- What the task asks:
Show every row below that contains the string "stab", copying each such row in full.

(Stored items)
________________________
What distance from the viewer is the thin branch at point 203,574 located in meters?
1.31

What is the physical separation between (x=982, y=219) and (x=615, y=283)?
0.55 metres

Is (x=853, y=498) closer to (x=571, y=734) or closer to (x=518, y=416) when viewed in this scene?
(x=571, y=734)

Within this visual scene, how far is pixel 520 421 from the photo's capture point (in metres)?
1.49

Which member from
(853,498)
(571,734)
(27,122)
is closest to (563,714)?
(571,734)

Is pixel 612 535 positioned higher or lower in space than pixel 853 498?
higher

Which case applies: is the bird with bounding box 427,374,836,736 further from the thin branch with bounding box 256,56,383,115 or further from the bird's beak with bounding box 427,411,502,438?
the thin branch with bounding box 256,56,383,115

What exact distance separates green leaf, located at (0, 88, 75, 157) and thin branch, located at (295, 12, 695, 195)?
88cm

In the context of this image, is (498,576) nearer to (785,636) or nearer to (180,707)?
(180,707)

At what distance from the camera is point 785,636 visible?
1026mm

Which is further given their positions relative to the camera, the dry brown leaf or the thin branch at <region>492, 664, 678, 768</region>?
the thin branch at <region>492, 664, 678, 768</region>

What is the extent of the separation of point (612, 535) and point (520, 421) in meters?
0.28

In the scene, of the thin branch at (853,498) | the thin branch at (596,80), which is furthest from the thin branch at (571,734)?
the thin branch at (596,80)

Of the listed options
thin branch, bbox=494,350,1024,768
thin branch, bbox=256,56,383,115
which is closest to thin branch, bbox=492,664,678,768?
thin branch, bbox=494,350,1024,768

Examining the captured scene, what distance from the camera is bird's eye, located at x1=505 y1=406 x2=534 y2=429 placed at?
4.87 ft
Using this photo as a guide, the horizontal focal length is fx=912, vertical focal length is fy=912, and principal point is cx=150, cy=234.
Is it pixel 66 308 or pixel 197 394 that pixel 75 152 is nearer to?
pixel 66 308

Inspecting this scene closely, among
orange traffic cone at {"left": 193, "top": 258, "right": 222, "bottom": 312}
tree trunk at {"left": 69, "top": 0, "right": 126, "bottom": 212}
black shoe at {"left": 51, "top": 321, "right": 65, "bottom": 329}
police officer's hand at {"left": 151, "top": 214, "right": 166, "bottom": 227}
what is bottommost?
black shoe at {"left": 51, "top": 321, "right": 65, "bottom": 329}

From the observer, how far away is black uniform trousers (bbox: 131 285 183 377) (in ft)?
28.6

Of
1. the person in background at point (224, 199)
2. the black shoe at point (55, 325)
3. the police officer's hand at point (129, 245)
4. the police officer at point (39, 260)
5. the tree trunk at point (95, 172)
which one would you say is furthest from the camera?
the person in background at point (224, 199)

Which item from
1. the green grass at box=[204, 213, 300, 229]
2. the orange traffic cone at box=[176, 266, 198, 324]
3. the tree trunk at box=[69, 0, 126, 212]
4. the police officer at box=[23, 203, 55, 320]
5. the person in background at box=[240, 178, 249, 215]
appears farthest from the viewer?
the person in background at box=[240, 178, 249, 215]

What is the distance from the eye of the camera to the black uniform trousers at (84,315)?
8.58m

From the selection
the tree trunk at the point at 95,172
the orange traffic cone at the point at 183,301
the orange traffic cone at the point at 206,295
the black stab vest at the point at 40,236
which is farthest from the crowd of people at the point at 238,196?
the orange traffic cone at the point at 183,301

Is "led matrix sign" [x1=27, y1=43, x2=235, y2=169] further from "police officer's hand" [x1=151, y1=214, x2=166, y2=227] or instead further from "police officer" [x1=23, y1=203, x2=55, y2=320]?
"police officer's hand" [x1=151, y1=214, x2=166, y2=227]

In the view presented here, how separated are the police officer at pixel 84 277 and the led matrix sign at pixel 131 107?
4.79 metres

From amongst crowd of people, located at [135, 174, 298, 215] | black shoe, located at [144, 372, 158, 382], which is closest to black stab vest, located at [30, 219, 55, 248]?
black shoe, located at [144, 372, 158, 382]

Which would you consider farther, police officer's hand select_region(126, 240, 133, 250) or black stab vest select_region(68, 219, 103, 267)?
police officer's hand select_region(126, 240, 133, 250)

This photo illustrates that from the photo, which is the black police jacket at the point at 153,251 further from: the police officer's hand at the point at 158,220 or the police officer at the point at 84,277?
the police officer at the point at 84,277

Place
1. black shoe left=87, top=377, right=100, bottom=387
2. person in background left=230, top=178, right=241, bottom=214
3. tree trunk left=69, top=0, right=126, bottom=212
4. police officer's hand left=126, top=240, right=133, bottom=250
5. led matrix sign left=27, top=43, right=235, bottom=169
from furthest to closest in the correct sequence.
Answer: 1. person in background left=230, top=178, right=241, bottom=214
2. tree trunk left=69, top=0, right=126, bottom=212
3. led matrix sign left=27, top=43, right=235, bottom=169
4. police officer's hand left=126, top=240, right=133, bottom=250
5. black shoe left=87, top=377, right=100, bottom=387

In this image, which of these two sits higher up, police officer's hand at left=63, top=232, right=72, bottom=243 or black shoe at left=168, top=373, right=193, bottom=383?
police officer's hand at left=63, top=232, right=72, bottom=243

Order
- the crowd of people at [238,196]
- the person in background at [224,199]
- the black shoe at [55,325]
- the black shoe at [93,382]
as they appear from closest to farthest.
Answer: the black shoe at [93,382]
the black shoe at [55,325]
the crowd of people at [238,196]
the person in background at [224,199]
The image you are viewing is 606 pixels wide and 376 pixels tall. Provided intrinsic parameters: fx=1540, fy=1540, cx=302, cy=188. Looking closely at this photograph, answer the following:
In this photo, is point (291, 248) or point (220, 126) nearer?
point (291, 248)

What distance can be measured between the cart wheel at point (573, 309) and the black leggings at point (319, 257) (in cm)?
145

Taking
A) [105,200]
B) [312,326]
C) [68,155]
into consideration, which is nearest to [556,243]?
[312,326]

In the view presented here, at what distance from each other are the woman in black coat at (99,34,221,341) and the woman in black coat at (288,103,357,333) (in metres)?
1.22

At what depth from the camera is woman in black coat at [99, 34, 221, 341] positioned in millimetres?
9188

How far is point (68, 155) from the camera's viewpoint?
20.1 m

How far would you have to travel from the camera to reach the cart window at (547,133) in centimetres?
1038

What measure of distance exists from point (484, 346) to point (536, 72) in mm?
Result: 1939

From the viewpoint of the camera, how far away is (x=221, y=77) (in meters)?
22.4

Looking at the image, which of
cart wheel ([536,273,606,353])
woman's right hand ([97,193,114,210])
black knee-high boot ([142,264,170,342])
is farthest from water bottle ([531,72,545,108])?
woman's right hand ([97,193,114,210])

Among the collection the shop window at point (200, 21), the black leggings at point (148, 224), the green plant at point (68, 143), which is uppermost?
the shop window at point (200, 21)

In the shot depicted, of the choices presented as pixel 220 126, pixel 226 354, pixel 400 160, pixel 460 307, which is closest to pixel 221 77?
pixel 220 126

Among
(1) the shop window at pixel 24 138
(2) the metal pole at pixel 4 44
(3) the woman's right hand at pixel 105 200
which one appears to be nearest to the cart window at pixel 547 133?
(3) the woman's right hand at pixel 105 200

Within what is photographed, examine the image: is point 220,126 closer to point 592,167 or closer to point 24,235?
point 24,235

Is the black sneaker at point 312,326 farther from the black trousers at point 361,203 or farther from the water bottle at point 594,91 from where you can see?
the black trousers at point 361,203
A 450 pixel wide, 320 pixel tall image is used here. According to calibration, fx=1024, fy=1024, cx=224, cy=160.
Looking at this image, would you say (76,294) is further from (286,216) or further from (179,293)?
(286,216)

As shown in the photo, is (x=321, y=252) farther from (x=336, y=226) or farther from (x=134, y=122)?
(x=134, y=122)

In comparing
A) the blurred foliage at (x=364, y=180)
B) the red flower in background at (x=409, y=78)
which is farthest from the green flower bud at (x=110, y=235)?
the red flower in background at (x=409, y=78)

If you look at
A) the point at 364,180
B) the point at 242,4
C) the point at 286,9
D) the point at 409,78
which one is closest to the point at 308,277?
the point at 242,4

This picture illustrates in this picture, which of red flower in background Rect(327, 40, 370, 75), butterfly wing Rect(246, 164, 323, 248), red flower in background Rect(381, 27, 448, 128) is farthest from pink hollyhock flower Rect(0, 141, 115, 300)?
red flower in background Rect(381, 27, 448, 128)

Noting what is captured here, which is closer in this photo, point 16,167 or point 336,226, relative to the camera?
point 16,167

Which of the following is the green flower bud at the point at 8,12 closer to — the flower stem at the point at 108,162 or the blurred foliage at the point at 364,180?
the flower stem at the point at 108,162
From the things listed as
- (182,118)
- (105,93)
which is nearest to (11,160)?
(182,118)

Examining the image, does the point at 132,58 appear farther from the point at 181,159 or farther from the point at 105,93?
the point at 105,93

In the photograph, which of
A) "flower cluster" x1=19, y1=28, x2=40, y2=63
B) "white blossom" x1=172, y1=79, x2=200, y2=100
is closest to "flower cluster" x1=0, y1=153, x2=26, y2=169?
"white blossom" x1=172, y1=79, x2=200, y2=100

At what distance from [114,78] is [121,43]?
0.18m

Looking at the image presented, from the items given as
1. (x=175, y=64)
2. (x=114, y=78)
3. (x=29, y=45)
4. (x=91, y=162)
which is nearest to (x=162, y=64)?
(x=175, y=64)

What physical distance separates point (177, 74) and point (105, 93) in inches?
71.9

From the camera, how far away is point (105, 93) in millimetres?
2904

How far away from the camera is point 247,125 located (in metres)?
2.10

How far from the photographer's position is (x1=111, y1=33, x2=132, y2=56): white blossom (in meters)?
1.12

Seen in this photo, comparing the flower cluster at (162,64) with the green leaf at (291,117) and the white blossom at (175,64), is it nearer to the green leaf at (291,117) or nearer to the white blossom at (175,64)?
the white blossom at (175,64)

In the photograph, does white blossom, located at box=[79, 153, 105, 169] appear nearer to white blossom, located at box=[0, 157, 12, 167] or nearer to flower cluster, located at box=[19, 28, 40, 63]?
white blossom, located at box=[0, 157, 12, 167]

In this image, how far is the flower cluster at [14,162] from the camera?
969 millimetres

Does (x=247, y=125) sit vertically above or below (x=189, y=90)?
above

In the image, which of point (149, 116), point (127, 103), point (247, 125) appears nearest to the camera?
________________________
- Correct output:
the black stab vest at the point at 40,236
From amongst crowd of people, located at [135, 174, 298, 215] | black shoe, located at [144, 372, 158, 382], which is closest to black stab vest, located at [30, 219, 55, 248]?
Which would you consider farther, police officer's hand select_region(126, 240, 133, 250) or black stab vest select_region(68, 219, 103, 267)?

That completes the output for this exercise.